What you will do =>
1. Decide whether each statement agrees with the Tom Bunk biography below, answering yes or no and quoting the exact words of the biography that settle it: (a) He was born in Split, Croatia. (b) He moved to New York in 1976. (c) He became a regular Mad cartoonist in 1990.
2. Answer these questions from the Tom Bunk biography below:
(a) At which academy did he study stage design and fine art?
(b) In what year did he move to Berlin?
(c) Who edited and published Raw?

Reading text =>
• • • • •

Tom Bunk (born 17 December 1945) is a lifetime award-winning cartoonist known for adding multiple extraneous details to his posters, cartoons and illustrations created for both American and German publishers.

Early life
Tomas Maria Bunk was born in Split, Croatia, the son of painter  and Marianne née Horl. He studied stage design and fine art at the Academy of Arts in Hamburg, Germany.

Career
In 1973, he moved to Berlin, where he began rendering humorous subjects in oil paintings. After selling these paintings in three successful shows, he turned to cartooning and contributed to underground comics in 1976.

His cartoon creations appeared monthly in the satirical magazine Pardon, other European comic magazines and comic anthologies. After collecting his comics in three books, he moved to New York in 1983 and began drawing for Raw, the graphic story magazine edited and published by Françoise Mouly and Art Spiegelman. He drew Topps trading cards, including Wacky Packages and Garbage Pail Kids. In 1990, he became a regular Mad cartoonist, and his contributions have led some to regard him as the modern-day replacement at Mad for Will Elder.

He illustrates humorous and surreal oil paintings of strange situations and subjects, explaining, "In my paintings, I am interested in telling a story. I like the story to be open ended and enigmatic. It should have an internal truth, which the viewer will recognize in his/her own way. As elements in my storytelling, I use symbols and their arrangement. I like everyday objects to have a meaning beyond the obvious, a metaphysical meaning. When I paint I try to keep a balance between my intellect, my intuition and my somewhat humouristic approach. In this way I keep the painting always interesting and alive for me. This is also what I would like the painting to be for the viewer, a stimulating and entertaining puzzle."

• • • • •

Data excerpts =>
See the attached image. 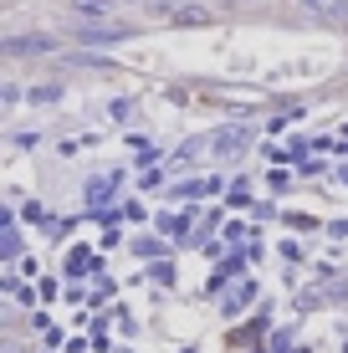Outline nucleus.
<instances>
[{"label": "nucleus", "mask_w": 348, "mask_h": 353, "mask_svg": "<svg viewBox=\"0 0 348 353\" xmlns=\"http://www.w3.org/2000/svg\"><path fill=\"white\" fill-rule=\"evenodd\" d=\"M246 143H251V133H246V128H225L221 139H215V154H241Z\"/></svg>", "instance_id": "obj_1"}]
</instances>
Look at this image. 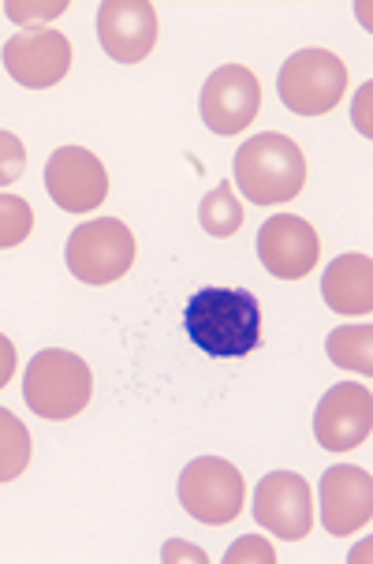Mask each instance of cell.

• • • • •

Expected outputs =>
1.
(a) Yes: "Tomas Maria Bunk was born in Split, Croatia"
(b) No: "he moved to New York in 1983"
(c) Yes: "In 1990, he became a regular Mad cartoonist"

2.
(a) The Academy of Arts in Hamburg, Germany
(b) 1973
(c) Françoise Mouly and Art Spiegelman